Those alleged to have been hacked include US citizen Ubai al-Aboudi, who heads the Bisan Center for Research and Development, and French national Salah Hammouri, a researcher at Addameer.
At a press conference in Ramallah on Monday, representatives of the six organisations called for the international community to take action.
"We call on the United Nations to launch an investigation to disclose the party that stood behind using this programme on the phones of human rights activists, a move that put their lives at risk," Tahseen Elayyan, a legal researcher with Al-Haq, told Reuters.
Who is behind the hacking?
FDL's findings, which were reviewed and confirmed by Citizen Lab and Amnesty International Security Lab, will raise further concerns about Pegasus, the controversial spyware alleged to have been used to hack heads of state, journalists and activists in a series of explosive stories published this summer.
NSO Group, the Israeli-based tech firm behind Pegasus, only licences the product to sovereign states or the law enforcement or intelligence agencies of those states.
Haaretz reported on Monday that the export licence issued by the Israeli defence ministry to NSO Group only permits Israeli security services to monitor Israeli phone numbers.
An FDL spokesperson told Middle East Eye on Monday that the organisation does not know which state was behind the hacking it uncovered, but believes that the timeline of events over the past month may be critical in answering that question.
On 16 October, three days before the organisations were designated, Al-Haq approached FDL, suspecting that a staff member’s phone had been hacked. The same day, an FDL investigator found initial traces of Pegasus on the phone.
The following day, on 17 October, FDL said it held a meeting with all six organisations to inform them of the initial findings and see if others would want their phones investigated.
On 18 October, Israel's interior ministry notified Hammouri of its decision to revoke his permanent residency in Jerusalem and deport him on the basis of his alleged “breach of allegiance to the State of Israel”.

Dataset records>
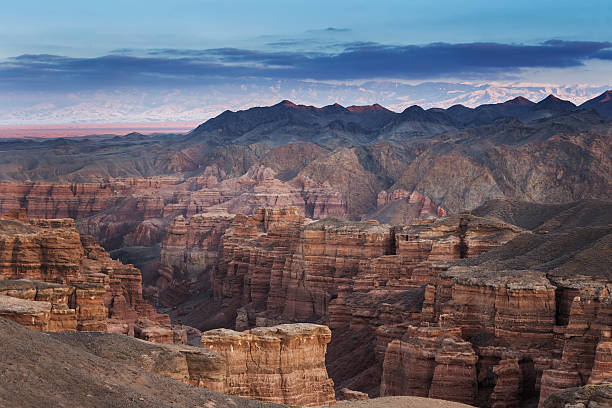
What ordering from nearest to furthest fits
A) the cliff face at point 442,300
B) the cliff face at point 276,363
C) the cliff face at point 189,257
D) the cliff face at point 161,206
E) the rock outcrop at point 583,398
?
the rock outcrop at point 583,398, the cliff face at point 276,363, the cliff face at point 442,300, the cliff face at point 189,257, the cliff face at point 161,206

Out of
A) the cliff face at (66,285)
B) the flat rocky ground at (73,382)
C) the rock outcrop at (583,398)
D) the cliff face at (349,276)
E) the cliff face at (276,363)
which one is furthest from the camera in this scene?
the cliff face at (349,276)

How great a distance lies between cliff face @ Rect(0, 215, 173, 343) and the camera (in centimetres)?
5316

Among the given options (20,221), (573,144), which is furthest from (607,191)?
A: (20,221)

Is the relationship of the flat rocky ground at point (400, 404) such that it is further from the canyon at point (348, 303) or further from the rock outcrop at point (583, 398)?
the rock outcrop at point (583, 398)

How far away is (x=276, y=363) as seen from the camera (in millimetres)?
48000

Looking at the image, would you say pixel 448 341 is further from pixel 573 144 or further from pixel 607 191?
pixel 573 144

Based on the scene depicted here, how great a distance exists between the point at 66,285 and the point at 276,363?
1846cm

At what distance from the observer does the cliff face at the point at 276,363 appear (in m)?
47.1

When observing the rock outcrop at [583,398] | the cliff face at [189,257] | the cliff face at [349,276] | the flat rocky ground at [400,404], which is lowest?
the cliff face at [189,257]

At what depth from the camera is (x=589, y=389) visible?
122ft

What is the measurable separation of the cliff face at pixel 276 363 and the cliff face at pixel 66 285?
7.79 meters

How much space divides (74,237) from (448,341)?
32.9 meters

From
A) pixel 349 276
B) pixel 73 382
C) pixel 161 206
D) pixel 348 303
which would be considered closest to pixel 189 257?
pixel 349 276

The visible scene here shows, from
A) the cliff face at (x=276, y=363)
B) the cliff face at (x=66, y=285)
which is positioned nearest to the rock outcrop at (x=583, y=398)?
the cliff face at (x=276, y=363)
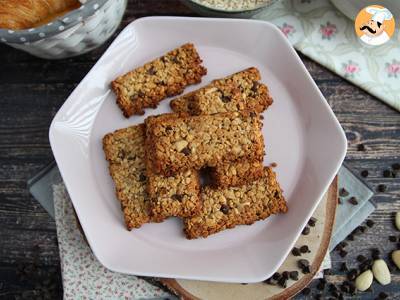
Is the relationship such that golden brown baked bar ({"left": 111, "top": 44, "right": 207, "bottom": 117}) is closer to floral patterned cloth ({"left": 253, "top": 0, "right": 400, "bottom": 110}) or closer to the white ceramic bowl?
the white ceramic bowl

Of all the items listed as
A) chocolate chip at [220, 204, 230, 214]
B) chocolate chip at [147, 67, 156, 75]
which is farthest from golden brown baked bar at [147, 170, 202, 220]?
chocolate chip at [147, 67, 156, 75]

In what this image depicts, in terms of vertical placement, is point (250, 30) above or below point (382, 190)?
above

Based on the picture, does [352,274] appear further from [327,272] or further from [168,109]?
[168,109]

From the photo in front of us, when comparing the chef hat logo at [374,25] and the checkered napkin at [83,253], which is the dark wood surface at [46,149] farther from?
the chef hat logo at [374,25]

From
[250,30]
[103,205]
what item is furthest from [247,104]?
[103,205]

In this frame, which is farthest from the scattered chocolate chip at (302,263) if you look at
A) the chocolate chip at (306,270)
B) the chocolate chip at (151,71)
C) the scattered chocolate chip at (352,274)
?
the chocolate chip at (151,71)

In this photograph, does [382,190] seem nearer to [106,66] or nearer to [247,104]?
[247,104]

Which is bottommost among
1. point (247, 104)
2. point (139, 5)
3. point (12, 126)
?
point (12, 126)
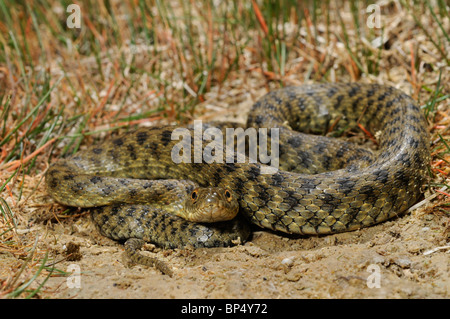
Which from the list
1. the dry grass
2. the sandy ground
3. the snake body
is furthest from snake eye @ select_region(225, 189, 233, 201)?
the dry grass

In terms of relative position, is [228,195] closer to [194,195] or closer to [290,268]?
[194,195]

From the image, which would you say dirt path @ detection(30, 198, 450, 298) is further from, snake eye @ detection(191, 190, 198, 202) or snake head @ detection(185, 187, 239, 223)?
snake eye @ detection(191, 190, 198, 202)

Problem 1>
List every person the article on the Pegasus hacking names.
Problem 2>
In the article on the Pegasus hacking, what does Haaretz say the Israeli defense ministry's export license to NSO Group permits?
Problem 3>
Continue the article on the Pegasus hacking from its last sentence.

Answer box 1>
Ubai al-Aboudi, Salah Hammouri, Tahseen Elayyan

Answer box 2>
It only permits Israeli security services to monitor Israeli phone numbers.

Answer box 3>
Then on 19 October, Israeli Defence Minister Benny Gantz designated all six organisations which had gathered with FDL as "terrorist organisations."
At this point, the organisations were reportedly only considered "terrorist" groups in Israel. But on 3 November - just ahead of the release of FDL's findings - Israel's commander-in-chief of the Central Command issued an order to outlaw the organisations in the West Bank.
"It seems to us that [Israeli officials] were slow to react to what was transpiring and they were unprepared," FDL spokesperson Adam Shapiro told MEE. "It suggests we caught them doing something they didn't want us to."
However, Shapiro emphasised that FDL could not say definitively what state was behind the hacking, a comment echoed by Addameer's director, Sahar Francis.
"We don't have evidence. We can't accuse a certain party since we don't have yet enough information about who carried out that action," she told Reuters, calling on the UN to launch an investigation.
Israeli officials have not made a public statement yet about FDL's findings. NSO Group told Reuters the company "does not operate the products itself ... and we are not privy to the details of individuals monitored".
The US government last week blacklisted the NSO Group and a second Israeli spyware firm, Candiru, saying their activities are contrary to US foreign policy and national security interests.